REQUIREMENT → For the string "site", find every matching line in the records and copy it.

(Stored records)
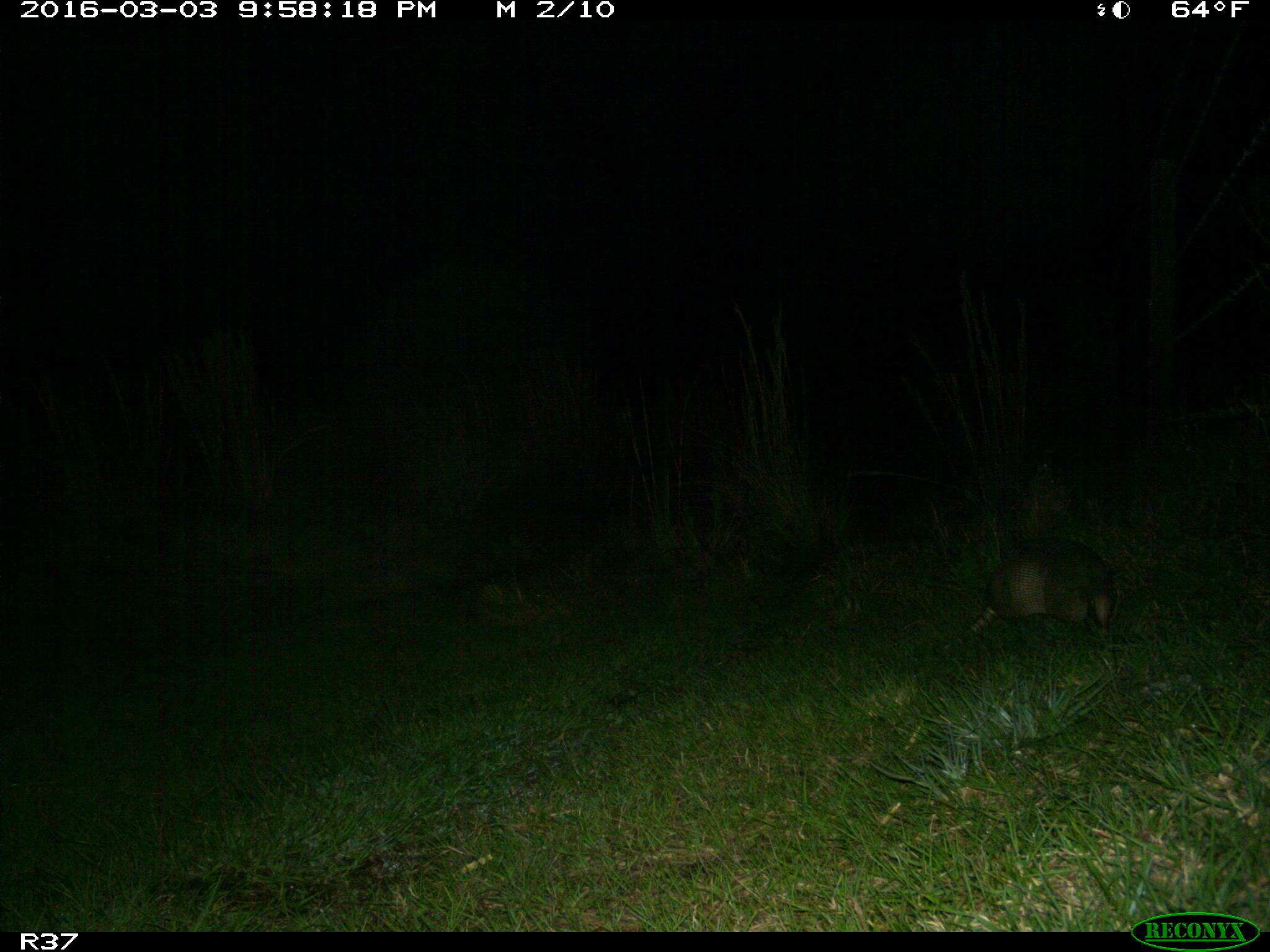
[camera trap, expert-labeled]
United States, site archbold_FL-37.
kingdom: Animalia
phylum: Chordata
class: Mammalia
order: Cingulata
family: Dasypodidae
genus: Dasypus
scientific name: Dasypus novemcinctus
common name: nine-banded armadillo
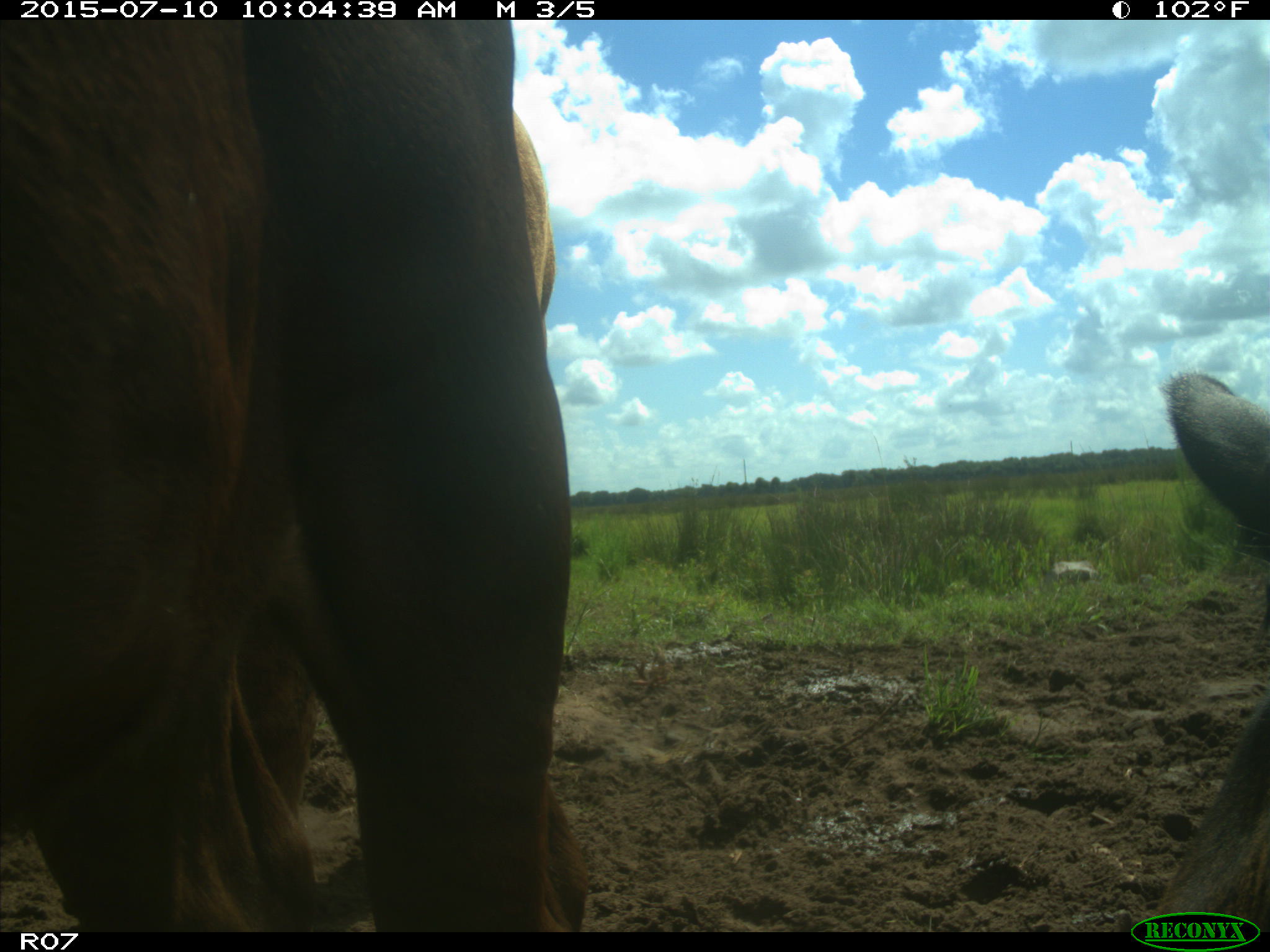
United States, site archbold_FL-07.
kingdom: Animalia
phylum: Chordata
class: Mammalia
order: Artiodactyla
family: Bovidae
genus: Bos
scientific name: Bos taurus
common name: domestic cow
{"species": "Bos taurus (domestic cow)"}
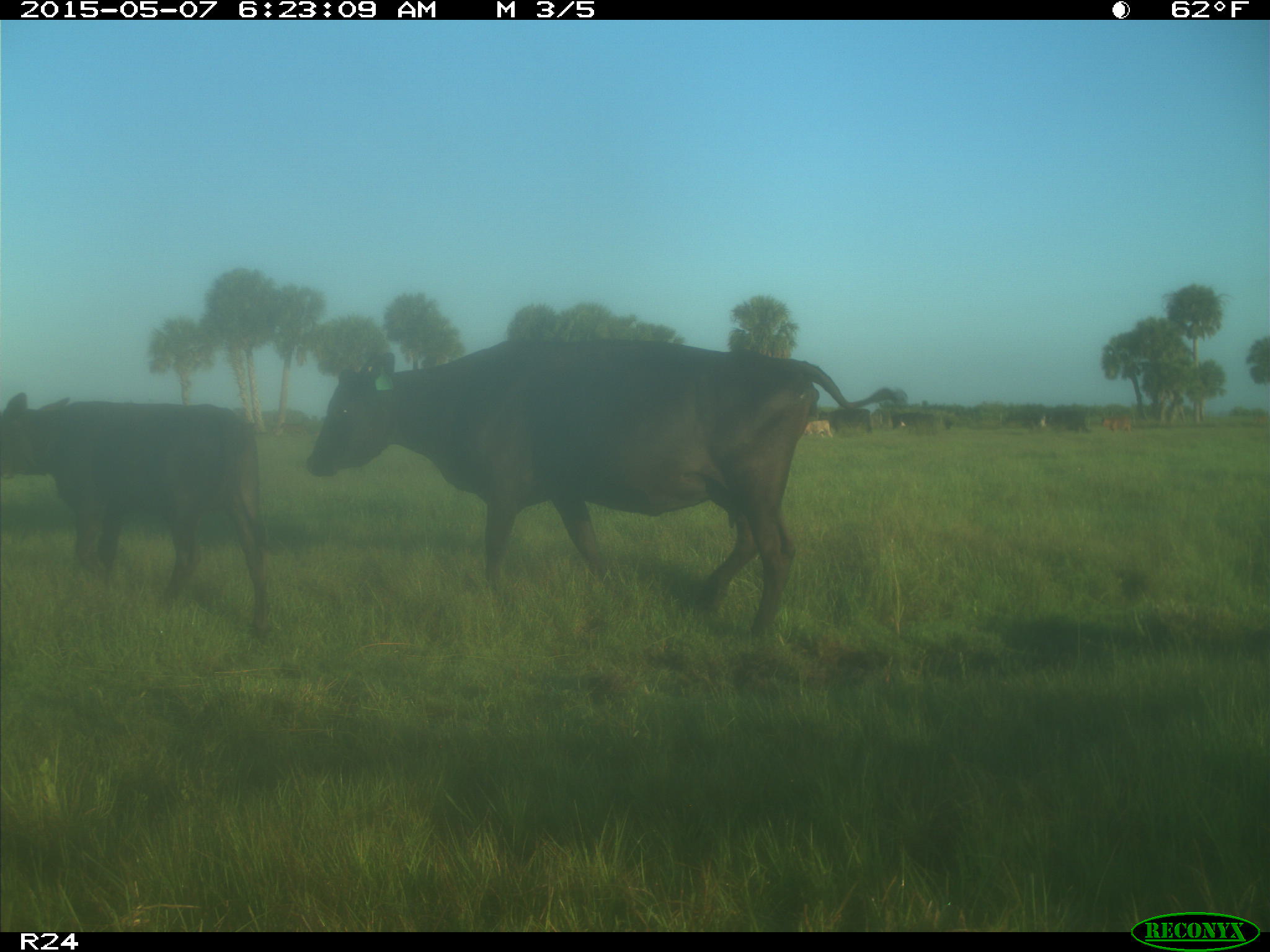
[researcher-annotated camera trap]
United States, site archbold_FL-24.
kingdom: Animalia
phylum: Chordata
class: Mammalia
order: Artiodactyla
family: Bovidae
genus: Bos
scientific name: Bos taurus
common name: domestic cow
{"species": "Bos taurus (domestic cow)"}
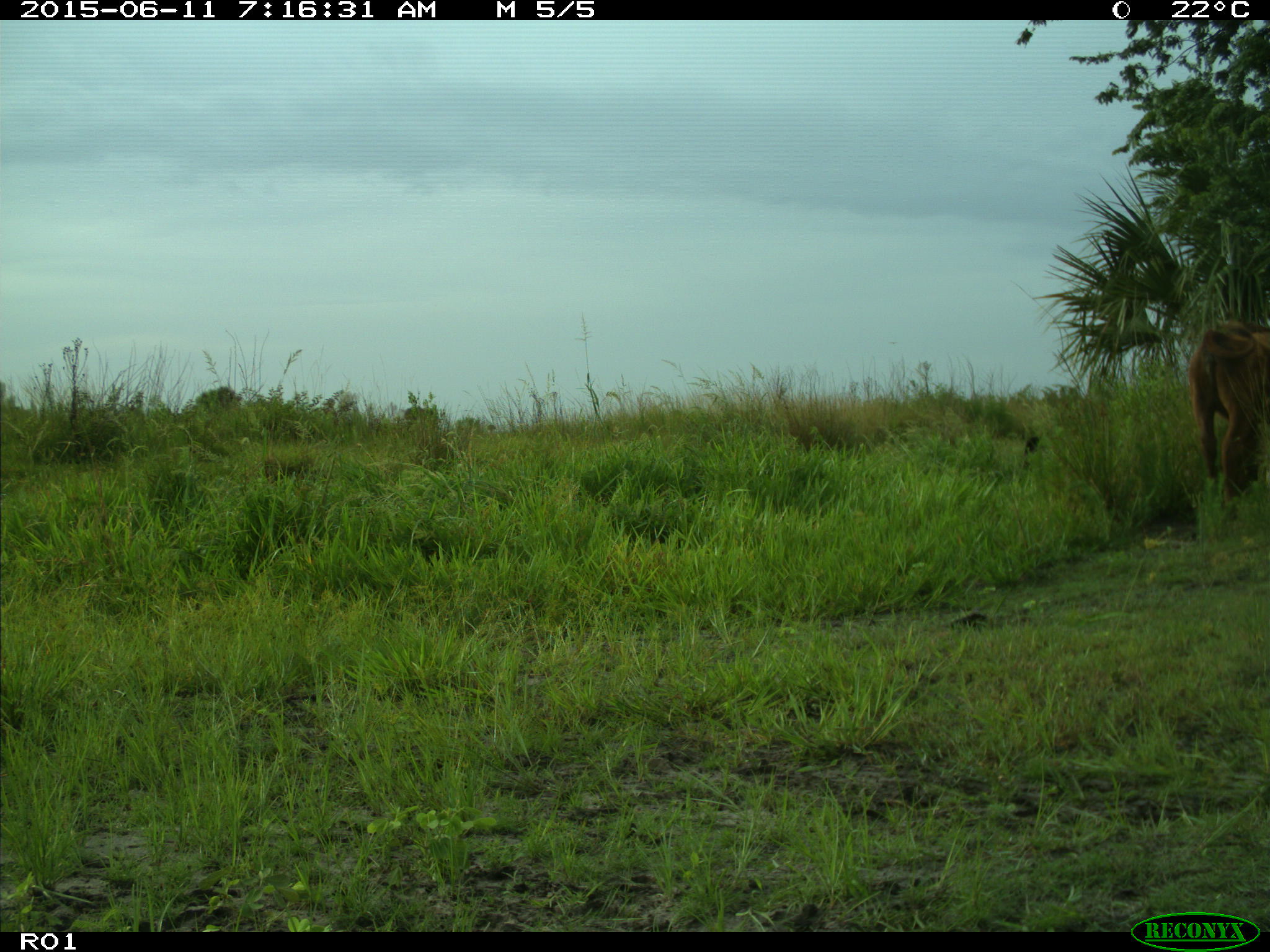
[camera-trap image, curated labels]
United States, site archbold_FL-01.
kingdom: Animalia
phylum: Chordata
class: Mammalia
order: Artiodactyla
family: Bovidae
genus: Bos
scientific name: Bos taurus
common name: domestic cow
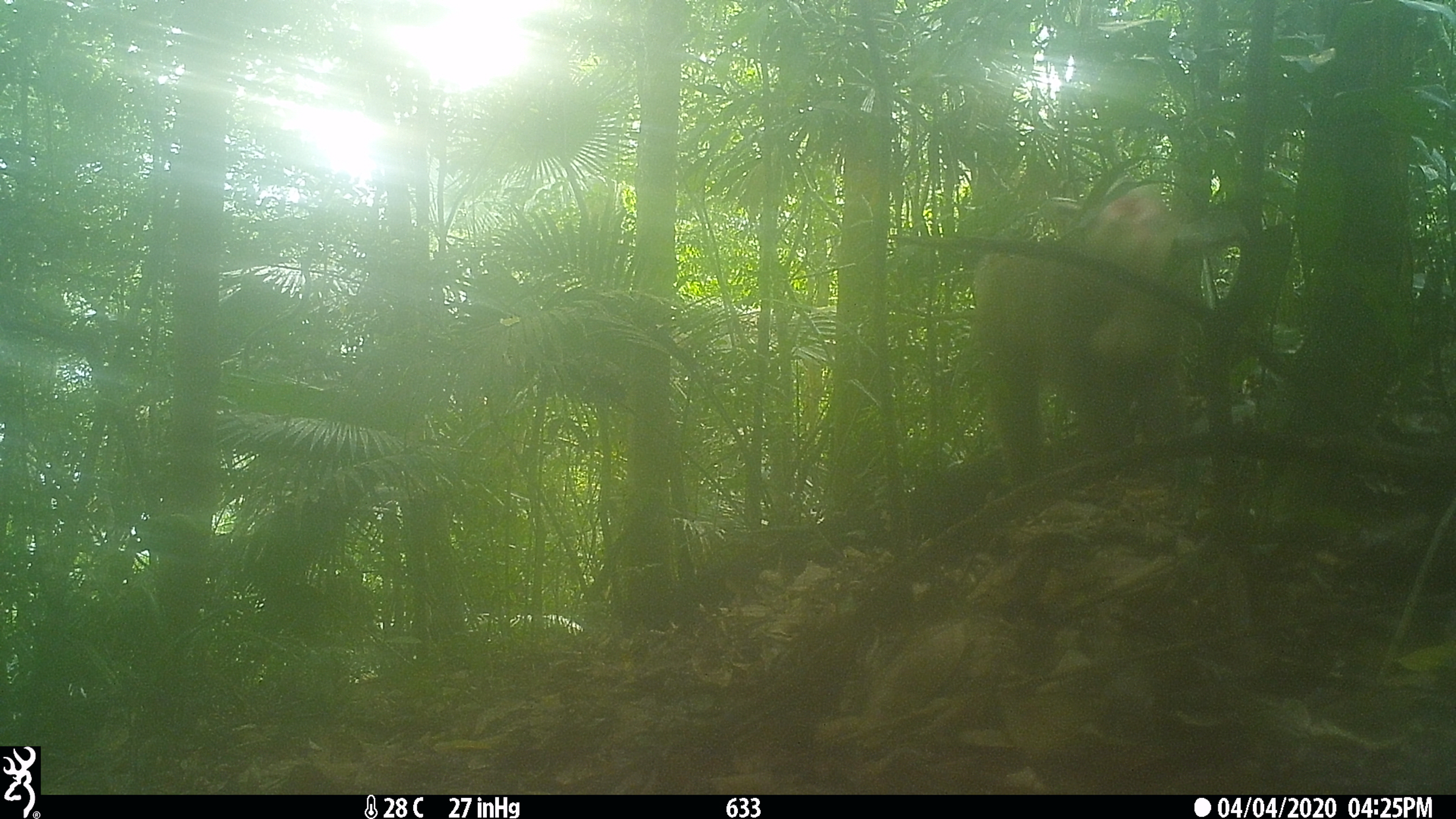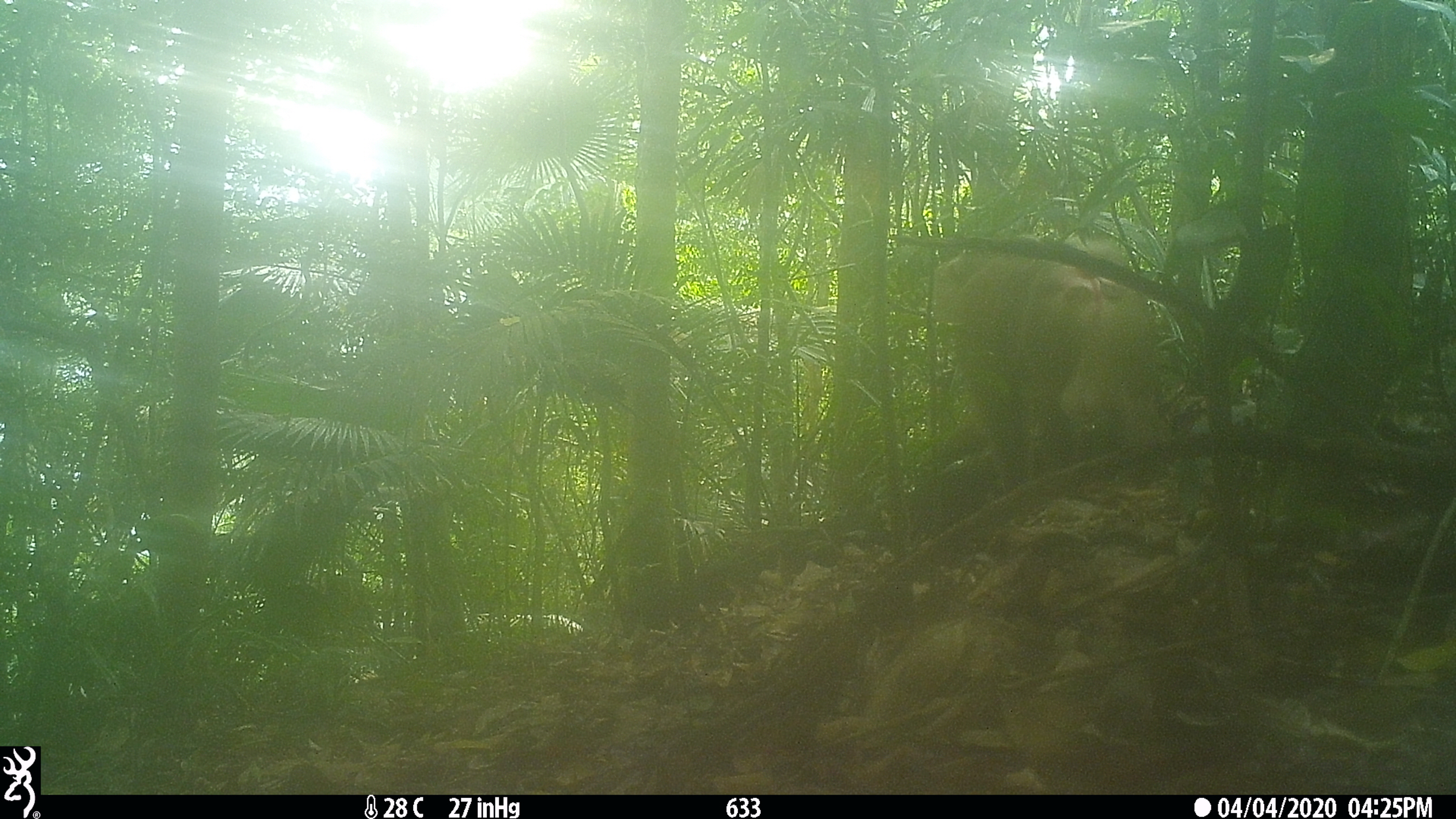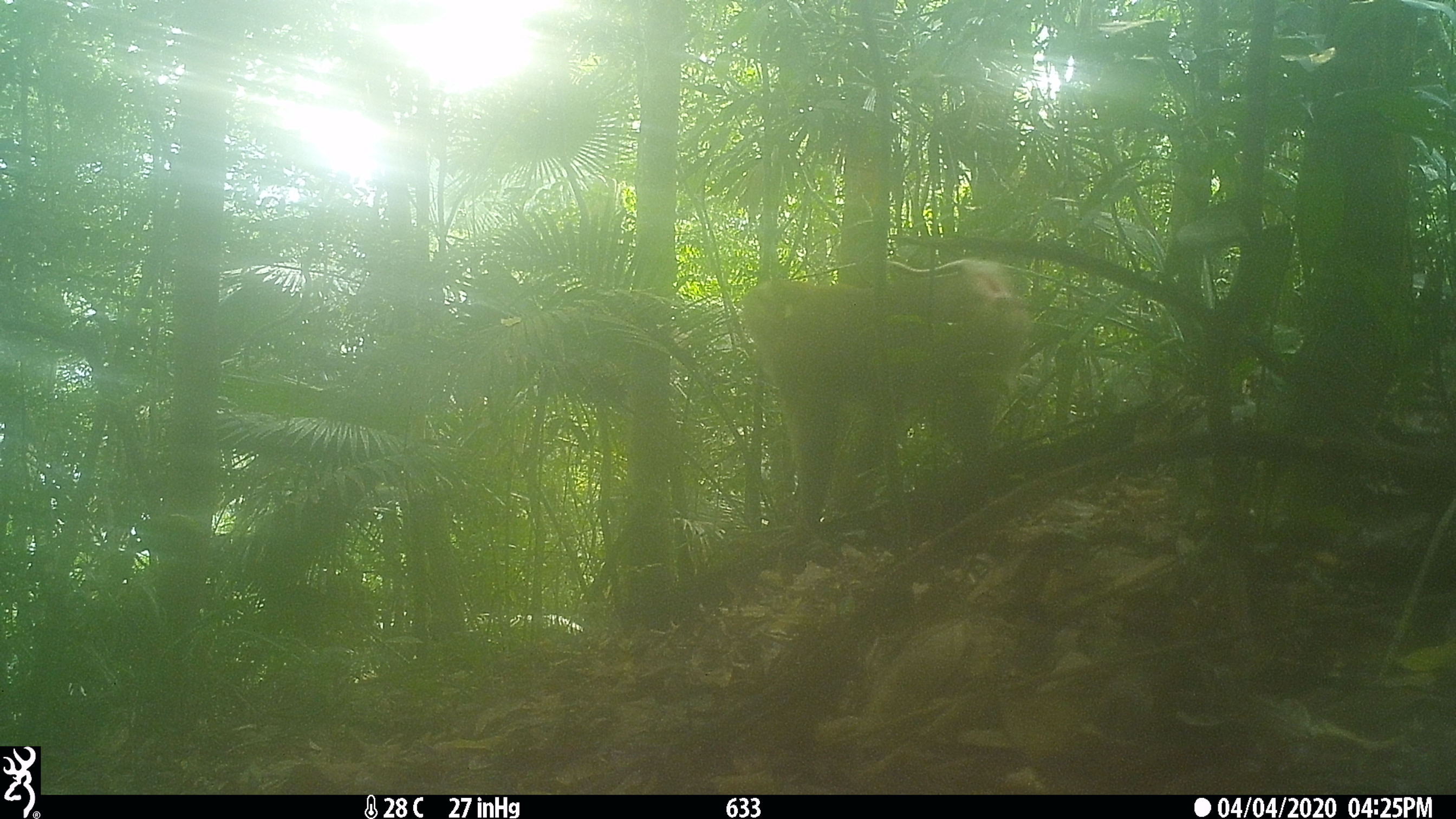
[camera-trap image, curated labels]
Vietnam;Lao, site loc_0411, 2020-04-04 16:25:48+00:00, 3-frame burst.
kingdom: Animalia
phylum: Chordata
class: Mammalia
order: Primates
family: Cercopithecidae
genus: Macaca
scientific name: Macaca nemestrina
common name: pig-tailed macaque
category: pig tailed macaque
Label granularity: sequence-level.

EXERCISE ANSWER →
United States, site archbold_FL-37.
United States, site archbold_FL-07.
United States, site archbold_FL-24.
United States, site archbold_FL-01.
Vietnam;Lao, site loc_0411, 2020-04-04 16:25:48+00:00, 3-frame burst.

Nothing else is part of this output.